Michael Kenig; Archdiocese of Philadelphia.
United States Court of Appeals, Third Circuit.
Argued: June 21, 2011.
Filed: July 12, 2011.
As Amended July 14, 2011.
Barbara R. Axelrod, Esq., the Beasley Firm, LLC, Philadelphia, PA, Clifford A. Rieders, Esq., Pamela L. Shipman, Esq., Rieders, Travis, Humphrey, Harris, Waters & Waffenschmidt, Williamsport, PA, Amicus Curiae for Appellant.

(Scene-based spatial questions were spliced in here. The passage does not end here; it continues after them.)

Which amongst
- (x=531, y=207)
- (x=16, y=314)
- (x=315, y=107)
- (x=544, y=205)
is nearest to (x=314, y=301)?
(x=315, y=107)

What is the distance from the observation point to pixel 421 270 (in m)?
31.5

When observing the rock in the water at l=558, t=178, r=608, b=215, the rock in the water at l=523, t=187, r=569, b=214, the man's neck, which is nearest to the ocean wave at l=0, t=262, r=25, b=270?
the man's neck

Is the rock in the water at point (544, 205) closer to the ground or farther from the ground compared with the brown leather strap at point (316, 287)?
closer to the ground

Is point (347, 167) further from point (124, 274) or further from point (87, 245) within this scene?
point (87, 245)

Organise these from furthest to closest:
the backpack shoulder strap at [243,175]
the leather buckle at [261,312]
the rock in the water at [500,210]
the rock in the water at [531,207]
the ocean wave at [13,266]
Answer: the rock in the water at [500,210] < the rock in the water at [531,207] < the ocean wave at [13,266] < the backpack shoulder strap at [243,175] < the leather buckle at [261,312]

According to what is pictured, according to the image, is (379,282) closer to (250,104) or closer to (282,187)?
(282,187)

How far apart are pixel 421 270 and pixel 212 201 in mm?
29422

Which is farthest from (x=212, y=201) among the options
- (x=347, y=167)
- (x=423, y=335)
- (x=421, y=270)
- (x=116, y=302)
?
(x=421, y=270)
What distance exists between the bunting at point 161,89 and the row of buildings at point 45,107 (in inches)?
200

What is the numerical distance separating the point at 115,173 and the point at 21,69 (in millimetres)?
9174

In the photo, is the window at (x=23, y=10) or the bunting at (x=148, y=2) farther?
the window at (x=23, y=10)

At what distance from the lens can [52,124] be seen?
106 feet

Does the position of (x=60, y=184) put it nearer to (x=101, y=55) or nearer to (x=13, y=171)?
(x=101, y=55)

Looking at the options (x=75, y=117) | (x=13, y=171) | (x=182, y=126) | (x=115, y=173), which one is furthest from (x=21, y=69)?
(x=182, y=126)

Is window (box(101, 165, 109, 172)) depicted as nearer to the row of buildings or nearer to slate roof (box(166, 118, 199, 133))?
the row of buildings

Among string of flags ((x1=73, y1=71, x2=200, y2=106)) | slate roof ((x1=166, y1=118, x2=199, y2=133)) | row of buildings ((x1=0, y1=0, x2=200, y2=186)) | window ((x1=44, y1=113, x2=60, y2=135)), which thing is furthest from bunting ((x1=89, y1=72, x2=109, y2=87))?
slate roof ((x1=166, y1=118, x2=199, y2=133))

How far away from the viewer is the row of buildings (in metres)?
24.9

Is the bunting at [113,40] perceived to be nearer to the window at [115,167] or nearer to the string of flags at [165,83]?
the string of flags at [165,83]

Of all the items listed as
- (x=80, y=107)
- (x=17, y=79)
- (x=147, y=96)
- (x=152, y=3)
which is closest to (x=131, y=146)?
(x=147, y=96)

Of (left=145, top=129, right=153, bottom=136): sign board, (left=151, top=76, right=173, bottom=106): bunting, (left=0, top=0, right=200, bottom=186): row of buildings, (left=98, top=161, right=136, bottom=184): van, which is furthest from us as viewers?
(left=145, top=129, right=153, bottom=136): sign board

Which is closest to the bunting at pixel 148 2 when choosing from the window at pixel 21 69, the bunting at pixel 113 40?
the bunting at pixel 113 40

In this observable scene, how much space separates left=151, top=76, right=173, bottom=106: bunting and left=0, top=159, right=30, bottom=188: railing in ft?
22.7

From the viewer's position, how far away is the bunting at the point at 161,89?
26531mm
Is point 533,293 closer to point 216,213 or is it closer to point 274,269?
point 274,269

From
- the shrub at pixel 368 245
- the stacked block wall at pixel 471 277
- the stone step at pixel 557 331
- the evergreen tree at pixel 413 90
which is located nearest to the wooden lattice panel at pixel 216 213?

Before: HARDIMAN and ALDISERT, Circuit Judges, and RESTANI,* Judge.
OPINION OF THE COURT
ALDISERT, Circuit Judge.
David W. Covell and Margaret Covell, who are plenary guardians of their adult son David F. Covell, appeal from a jury's verdict for the defendant in their products liability suit against Easton-Bell Sports, Inc. They urge us to order a new trial on the ground that the District Court erred by admitting evidence and charging the jury pursuant to sections 1 and 2 of the Restatement (Third) of Torts (1998), rather than section 402A of the Restatement (Second) of Torts (1965). Having held in Berrier v. Simplicity Manufacturing, Inc., 563 F.3d 38 (3d Cir.2009), cert. denied, ___ U.S. ____, 130 S.Ct. 553, 175 L.Ed.2d 383 (2009), that federal district courts applying Pennsylvania law to products liability cases should look to sections 1 and 2 of the Restatement (Third) of Torts, and seeing no reason to reverse course now, we will affirm.I.
David F. Covell, a 36 year-old schoolteacher, sustained serious brain injuries when he was struck by a car while bicycling to work in 2007. Tragically, he is now so disabled that his parents (the "Covells") have been appointed his legal guardians. In that capacity, they filed this products liability suit against Easton-Bell Sports, Inc. ("Bell"), which manufactured the "Giro Monza" bicycle helmet their son wore during the collision. Their suit, filed in the Pennsylvania Court of Common Pleas, alleged that the Giro Monza helmet was defectively designed and that it lacked adequate warnings about danger from impact to the helmet's edge. Bell removed the case to the United States District Court for the Eastern District of Pennsylvania, where the trial proceeded according to Pennsylvania substantive law.
At trial, and over the Covells' strident objections, the District Court permitted Bell to introduce expert testimony that was based in part upon the United States Consumer Product Safety Commission's Safety Standard for Bicycle Helmets (the "CPSC Standard"). The CPSC Standard is an administrative regulation that provides an exacting set of guidelines for impact resistance, head covering, labels on helmets and helmet boxes, helmet resistance to temperature and moisture, manufacturer recordkeeping, and much more. See 16 C.F.R. § 1203.1. Forced to respond to Bell's expert, the Covells offered their own expert testimony regarding the CPSC Standard. Ultimately, experts for both sides agreed that the CPSC Standard forms the starting point for any bicycle helmet design, and that the Giro Monza helmet satisfied the CPSC Standard in all respects.
At the trial's conclusion, the District Court instructed the jury pursuant to sections 1 and 2 of the Restatement (Third) of
Torts. The Court also instructed the jury that, in determining whether the Giro Monza helmet was or was not defective, it could consider evidence of standards or customs in the bicycle helmet industry, including the CPSC Standard. The jury returned a verdict for the defense, finding that the helmet was not defective. The Covells timely filed this appeal.